Short sales are typically done with consent of secured lender.  It is possible, however, that debtor can successfully “value” undersecured lender’s secured claim in an amount equal to the value of the property, and secure court authority over lender’s objection to sell for the value of the property, leaving a deficiency for the secured lender. 

Nothing in bankruptcy precludes the secured lender from pursuing recovery of its deficiency claim from unencumbered assets of estate, or guarantors. 

A sale free and clear of liens will not immunize the purchaser from liabilities that run with the land or that are imposed on the owner of real property, such as environmental obligations.   Thus, easements, declarations, rights of way, plats, PUDS, etc., generally survive sale.  In Banning Lewis Ranch Corp. bankruptcy case, litigation is pending over whether sale can occur free of obligations imposed under annexation agreement. 

Notwithstanding court approval, purchaser may be at risk as to some creditors’ claims:  (i) present creditors without notice or knowledge of sale; (ii) future creditors if purchaser is determined to be “successor” under “product line liability” analysis adopted by certain courts:  (a) creditors’ remedies against seller have been effectively terminated by sale; (b) purchaser continues to manufacture same product lines under same product names; (c) purchaser continues to use seller’s corporate name or identify; and (d) purchaser represents to public that it is an ongoing enterprise. 

Courts will typically authorize sale free and clear of liens, with liens attaching to sales proceeds, upon notice to all creditors claiming secured interest.

A sale free and clear of liens will not immunize the purchaser from liabilities that run with the land or that are imposed on the owner of real property, such as environmental obligations. 

While caselaw is much less extensive, it is reasonable to assume courts would analyze successor liability concerns in a fashion similar to that applied in bankruptcy proceedings.

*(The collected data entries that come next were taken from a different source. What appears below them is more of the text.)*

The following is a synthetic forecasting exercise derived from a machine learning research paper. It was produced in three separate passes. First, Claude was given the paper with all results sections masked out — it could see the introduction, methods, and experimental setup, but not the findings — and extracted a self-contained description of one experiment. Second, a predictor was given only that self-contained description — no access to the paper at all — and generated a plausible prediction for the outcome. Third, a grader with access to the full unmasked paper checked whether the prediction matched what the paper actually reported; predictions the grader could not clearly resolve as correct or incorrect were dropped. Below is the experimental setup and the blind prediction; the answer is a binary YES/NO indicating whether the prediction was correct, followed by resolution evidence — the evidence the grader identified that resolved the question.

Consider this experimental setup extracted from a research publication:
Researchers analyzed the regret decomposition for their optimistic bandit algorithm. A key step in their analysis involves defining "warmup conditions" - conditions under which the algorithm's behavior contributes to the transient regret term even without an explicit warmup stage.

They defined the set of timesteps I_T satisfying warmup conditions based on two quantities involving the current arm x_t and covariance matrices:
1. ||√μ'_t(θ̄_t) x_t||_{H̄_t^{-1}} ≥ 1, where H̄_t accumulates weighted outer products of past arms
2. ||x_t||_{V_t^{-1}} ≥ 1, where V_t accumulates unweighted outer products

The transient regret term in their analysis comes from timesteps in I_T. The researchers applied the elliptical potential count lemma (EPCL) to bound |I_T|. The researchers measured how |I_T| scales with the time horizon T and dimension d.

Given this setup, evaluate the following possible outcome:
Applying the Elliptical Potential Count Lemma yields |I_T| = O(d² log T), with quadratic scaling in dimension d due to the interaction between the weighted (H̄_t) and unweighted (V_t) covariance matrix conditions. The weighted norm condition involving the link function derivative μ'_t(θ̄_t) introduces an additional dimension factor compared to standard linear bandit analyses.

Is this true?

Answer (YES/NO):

Because receivership proceeding is typically initiated by, and therefore for the benefit of, a secured creditor, courts will not be concerned if no proceeds are available for other creditor constituencies. 

Short sales are done with lender’s consent.  It is unlikely that court would approve sale over lender’s objection.

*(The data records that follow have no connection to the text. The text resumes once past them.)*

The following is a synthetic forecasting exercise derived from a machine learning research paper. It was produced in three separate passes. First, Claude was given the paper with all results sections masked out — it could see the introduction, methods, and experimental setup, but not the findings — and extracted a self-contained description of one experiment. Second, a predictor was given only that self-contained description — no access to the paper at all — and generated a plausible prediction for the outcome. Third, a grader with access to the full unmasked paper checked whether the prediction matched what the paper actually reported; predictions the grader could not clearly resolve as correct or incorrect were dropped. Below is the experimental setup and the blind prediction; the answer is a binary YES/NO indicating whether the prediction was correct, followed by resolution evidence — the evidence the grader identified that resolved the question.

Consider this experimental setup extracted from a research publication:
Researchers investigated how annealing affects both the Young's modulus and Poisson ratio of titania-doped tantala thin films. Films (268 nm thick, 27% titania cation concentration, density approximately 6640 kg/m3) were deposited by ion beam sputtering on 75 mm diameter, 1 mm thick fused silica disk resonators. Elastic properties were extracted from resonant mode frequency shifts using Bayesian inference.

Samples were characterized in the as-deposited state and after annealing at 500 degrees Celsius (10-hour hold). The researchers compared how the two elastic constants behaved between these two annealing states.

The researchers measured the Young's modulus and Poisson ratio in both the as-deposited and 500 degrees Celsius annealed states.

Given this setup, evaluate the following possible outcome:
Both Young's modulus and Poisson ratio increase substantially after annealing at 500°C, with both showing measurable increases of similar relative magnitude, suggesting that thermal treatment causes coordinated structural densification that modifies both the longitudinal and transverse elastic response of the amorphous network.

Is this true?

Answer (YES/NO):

Borrower may object to receiver’s sale of property on theory that it deprives borrower of statutory cure rights under foreclosure statute.  Courts in Colorado have ruled both ways on the issue, but have approved sales over borrower’s objection if sale occurs beyond the time frame for borrower’s cure, had foreclosure been commenced simultaneously with receivership proceeding, and court finds sales price to be reasonable under circumstances.

Nothing in receivership precludes the secured lender from pursuing recovery of its deficiency claim from any other assets of the borrower, or guarantors. 

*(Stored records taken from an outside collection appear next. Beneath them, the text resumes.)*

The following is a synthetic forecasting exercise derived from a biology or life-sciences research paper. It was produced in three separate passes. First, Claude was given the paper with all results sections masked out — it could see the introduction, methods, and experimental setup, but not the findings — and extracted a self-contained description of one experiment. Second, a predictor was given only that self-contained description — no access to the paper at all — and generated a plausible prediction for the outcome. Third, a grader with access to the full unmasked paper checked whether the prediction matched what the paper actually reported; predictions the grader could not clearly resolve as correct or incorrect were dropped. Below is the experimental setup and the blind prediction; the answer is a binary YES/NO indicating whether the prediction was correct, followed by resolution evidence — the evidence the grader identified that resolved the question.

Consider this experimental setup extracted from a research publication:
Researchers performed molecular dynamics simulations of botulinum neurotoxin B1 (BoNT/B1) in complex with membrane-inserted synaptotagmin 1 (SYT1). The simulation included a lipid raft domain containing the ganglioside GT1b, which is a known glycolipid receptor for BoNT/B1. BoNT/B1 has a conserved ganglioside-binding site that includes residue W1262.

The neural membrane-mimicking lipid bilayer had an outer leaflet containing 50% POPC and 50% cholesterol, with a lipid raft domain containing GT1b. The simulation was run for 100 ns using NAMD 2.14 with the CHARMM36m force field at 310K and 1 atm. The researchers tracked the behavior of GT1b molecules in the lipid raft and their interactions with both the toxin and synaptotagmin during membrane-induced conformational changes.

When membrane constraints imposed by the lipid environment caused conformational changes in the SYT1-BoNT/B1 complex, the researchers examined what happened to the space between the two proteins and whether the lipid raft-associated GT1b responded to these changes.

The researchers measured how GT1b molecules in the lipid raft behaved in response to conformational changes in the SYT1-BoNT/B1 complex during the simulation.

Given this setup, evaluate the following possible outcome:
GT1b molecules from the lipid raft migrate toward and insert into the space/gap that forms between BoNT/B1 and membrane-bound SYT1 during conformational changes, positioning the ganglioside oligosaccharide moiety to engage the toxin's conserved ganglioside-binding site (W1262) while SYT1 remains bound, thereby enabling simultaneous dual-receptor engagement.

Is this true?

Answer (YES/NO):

Title Company Requirements

Title commitment should be ordered prior to commencement of legal proceedings, to insure that notice is given to all lienholders of record. 

Sale order should contain correct, complete legal description; order should be reviewed and approved by title company at commencement of process

Sale order should specifically identify all liens of record, and confirm that title is being conveyed free and clear of all liens and encumbrances

Title company may wish to review certificate of service – especially if extensive liens of record – to insure complete and correct notice, prior to issuing title policy.  It is common in bankruptcy court for certificate of service to reference only “all creditors appearing on matrix,” rendering it challenging to determine, later, who actually received notice.  Title company may wish to require detailed service list. 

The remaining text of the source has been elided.